Set problem A:
Answer these questions from the forum thread about triggering a fogger:
(i) What control board did Torgen try to solder to make the connection in the fogger switch?
(ii) Why does the fogger have to stay powered on all the time?
(iii) What does the_PROCRASTINATOR offer to do after being contacted?
Set problem B: Copy every sentence in Torgen's post in the fogger thread that ends with an exclamation mark.
Set problem C: Write the next part of the forum thread about triggering a fogger, picking up after its final line.

Text block:

■ ■ ■ ■

# Need help triggering fogger!



## Torgen (May 25, 2006)

I *thought* I had figured a way to trigger my fogger in my Shaker Coffin, but it isn't working. I don't have a Prop1 I can use (forgot to order the rest of the stuff I needed to go with it) so was trying to solder the control board for a battery-operated "crawling hand" to make the connection in the fogger switch. It isn't working, though. It is sending a constant signal to the fogger.

Any ideas on what I can hack to control this switch to fire when the coffin starts shaking? I have to have the fogger powered on all the time to keep it hot, so just taping the button down and connecting the power cord to the PIR isn't going to work.

I'm SO far behind! Help me, Hauntforum! You're my only hope! :zombie:


----------



## the_PROCRASTINATOR (Oct 14, 2006)

Contact me at [email protected]
I will give you my cell phone number and walk you though it.

■ ■ ■ ■

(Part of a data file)
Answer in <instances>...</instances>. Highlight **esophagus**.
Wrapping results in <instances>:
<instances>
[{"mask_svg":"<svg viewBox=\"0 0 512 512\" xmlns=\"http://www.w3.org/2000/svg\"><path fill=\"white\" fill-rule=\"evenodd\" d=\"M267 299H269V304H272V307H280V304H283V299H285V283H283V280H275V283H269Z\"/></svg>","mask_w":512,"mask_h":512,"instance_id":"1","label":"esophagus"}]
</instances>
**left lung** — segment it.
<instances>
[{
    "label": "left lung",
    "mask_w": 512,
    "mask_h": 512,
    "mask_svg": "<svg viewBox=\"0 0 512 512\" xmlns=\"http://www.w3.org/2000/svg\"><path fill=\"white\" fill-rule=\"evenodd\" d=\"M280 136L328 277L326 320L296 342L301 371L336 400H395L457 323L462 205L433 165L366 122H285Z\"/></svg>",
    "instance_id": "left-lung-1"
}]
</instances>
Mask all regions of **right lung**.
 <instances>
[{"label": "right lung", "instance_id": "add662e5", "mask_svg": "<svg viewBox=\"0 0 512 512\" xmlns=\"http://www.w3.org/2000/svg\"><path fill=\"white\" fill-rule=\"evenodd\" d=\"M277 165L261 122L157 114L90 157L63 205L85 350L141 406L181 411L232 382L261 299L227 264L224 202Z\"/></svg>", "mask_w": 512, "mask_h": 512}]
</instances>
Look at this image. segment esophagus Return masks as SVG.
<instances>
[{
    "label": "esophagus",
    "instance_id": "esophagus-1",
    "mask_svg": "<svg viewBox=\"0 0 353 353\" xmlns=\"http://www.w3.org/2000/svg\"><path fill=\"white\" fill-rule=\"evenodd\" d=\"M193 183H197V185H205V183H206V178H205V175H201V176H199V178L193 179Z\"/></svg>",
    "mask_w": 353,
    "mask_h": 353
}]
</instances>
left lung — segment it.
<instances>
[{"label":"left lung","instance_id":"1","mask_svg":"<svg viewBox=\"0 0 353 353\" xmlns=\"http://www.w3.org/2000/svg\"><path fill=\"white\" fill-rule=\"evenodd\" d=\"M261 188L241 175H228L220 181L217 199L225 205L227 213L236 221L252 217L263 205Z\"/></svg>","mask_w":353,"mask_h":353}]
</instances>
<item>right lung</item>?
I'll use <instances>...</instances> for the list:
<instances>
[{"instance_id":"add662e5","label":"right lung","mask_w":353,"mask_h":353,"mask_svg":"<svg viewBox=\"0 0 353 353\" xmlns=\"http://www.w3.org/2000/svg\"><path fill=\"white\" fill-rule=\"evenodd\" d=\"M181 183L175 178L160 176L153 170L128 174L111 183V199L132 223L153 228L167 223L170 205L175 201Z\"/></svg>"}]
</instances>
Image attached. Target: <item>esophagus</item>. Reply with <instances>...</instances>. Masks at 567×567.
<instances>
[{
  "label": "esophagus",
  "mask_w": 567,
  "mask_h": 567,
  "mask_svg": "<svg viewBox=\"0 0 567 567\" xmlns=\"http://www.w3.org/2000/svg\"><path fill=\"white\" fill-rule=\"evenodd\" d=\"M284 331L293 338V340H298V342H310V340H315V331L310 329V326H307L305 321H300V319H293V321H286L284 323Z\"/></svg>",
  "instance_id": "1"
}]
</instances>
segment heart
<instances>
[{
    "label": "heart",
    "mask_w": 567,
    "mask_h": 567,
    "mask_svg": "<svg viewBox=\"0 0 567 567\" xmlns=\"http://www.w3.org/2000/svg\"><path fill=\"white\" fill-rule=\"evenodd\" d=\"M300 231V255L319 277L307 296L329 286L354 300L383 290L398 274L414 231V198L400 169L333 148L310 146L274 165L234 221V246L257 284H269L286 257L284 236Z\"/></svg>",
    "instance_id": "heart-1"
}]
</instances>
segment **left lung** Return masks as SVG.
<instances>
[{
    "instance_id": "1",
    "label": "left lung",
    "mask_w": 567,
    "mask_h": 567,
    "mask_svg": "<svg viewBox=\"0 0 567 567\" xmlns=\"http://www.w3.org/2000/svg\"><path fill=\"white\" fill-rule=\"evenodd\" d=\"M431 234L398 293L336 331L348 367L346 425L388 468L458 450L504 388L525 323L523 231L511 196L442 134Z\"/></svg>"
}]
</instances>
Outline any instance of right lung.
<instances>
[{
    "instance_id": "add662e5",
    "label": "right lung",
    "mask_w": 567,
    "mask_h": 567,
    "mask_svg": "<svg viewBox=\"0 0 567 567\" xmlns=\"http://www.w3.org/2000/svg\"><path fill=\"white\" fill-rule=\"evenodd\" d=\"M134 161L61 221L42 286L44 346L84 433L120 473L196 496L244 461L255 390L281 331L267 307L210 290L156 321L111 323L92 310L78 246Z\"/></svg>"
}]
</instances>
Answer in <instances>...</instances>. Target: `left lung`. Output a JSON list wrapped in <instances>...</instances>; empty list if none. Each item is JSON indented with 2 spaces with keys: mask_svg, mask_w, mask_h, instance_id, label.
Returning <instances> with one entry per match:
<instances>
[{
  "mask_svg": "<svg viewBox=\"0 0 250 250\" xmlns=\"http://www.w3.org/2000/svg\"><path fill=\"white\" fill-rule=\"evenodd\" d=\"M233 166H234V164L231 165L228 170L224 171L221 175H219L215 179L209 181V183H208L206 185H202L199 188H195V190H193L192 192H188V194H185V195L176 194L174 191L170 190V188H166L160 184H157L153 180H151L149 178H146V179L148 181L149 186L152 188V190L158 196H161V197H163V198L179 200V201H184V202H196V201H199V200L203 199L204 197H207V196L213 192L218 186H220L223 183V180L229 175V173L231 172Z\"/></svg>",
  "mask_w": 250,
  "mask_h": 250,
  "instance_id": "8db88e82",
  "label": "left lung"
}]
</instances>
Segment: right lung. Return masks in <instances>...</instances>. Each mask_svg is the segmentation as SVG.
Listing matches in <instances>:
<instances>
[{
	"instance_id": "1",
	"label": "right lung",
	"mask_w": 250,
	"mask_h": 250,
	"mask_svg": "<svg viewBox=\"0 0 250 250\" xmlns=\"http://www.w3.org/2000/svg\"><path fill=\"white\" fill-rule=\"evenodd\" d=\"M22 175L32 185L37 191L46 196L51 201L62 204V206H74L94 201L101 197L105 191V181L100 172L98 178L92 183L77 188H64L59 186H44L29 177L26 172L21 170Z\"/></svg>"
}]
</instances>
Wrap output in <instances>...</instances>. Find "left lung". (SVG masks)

■ ■ ■ ■

Exercise output A:
(i) The control board for a battery-operated "crawling hand."
(ii) To keep it hot.
(iii) Give Torgen a cell phone number and walk Torgen through it.

Exercise output B:
I'm SO far behind!
Help me, Hauntforum!
You're my only hope!

Exercise output C:
Tracy @ village haunt.


----------



## the_PROCRASTINATOR (Oct 14, 2006)

I mean "THROUGH IT"


----------



## Torgen (May 25, 2006)

Thanks, Tracy!

I"ll call you tomorrow, since it's 10:30 here. 

Oh, here's Test #2 of the coffin (sans fog, of course). My wife made the decision to change the orange light for green.


----------



## dynoflyer (Oct 8, 2006)

That's awesome!


----------



## Hellspawn (Oct 13, 2006)

I really like how that turned out, if it makes you feel any better, it looks great without the fog (no one will know but you  )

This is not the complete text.